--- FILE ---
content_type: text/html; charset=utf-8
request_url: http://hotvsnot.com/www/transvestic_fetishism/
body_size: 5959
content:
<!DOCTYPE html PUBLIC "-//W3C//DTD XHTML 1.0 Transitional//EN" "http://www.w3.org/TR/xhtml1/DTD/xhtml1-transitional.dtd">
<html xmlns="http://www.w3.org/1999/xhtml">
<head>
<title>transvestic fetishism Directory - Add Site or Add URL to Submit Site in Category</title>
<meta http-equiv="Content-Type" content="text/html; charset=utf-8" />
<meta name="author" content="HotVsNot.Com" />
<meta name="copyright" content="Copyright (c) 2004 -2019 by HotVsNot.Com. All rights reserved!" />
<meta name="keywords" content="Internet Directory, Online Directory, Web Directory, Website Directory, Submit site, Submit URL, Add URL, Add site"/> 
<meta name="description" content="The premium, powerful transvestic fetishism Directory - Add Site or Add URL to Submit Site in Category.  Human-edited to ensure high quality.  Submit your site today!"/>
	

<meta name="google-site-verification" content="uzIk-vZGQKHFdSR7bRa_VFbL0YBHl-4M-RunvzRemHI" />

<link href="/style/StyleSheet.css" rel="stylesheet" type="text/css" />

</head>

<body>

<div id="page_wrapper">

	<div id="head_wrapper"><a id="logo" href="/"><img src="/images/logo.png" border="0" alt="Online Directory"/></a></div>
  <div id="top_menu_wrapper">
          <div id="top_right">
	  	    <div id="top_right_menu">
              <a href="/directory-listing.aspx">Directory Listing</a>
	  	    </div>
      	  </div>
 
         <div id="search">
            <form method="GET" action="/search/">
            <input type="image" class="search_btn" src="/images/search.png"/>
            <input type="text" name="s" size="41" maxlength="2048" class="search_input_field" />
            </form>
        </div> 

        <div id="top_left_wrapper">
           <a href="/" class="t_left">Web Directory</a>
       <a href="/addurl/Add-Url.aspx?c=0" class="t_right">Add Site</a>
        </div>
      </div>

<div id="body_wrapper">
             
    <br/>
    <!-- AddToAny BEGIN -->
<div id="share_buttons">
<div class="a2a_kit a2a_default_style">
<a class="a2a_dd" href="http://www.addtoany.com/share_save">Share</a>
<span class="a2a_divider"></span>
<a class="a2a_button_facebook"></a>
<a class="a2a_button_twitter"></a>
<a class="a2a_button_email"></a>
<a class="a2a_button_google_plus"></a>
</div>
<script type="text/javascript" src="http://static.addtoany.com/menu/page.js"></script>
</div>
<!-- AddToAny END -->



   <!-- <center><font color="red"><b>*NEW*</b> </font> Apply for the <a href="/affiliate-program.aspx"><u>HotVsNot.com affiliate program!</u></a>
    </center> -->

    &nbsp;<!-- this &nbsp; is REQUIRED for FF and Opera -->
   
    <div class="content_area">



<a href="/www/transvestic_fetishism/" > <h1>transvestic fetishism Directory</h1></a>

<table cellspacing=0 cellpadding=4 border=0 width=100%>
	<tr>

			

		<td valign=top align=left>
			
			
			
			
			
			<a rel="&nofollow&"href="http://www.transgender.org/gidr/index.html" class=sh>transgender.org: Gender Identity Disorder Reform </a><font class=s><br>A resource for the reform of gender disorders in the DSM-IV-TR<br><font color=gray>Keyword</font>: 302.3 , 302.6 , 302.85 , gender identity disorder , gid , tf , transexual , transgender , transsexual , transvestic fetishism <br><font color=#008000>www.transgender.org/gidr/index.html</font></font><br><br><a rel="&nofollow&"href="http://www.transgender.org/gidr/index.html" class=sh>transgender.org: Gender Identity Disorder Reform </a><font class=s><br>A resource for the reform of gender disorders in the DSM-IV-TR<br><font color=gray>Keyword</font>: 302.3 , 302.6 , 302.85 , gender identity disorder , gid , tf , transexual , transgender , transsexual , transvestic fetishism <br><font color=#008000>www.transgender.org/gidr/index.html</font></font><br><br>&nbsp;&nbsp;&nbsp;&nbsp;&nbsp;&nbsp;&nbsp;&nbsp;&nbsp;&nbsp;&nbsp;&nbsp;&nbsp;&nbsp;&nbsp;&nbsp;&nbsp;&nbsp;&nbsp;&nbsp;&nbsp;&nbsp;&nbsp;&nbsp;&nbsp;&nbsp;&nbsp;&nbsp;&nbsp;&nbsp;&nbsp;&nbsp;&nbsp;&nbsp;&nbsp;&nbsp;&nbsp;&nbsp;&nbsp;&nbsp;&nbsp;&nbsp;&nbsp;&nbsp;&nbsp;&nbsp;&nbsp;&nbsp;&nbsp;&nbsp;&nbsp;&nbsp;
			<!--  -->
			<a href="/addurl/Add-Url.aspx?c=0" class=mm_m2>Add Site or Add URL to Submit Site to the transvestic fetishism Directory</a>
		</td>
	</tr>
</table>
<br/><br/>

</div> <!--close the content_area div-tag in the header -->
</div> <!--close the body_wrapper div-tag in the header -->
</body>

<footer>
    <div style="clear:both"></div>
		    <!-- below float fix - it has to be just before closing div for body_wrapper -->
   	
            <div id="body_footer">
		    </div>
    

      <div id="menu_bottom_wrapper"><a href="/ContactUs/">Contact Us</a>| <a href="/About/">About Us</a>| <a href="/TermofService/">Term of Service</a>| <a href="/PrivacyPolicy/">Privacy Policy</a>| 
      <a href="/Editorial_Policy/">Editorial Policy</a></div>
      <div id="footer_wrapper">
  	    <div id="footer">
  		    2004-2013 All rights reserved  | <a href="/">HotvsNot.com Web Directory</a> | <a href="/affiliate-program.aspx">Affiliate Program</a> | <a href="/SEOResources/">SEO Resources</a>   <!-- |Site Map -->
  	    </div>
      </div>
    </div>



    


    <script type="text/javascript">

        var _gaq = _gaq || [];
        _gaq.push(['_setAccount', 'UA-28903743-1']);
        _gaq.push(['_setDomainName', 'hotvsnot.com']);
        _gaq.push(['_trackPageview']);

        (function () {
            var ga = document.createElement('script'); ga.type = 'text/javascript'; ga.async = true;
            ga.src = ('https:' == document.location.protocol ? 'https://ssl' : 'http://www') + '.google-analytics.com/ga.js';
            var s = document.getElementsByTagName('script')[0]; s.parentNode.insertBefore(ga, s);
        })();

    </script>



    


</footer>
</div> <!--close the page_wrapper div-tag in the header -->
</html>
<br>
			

○ ○ ○

• [Work required] How many lines of the material above contain the word "Policy"? Give only the number.

• [Solution to this problem] 2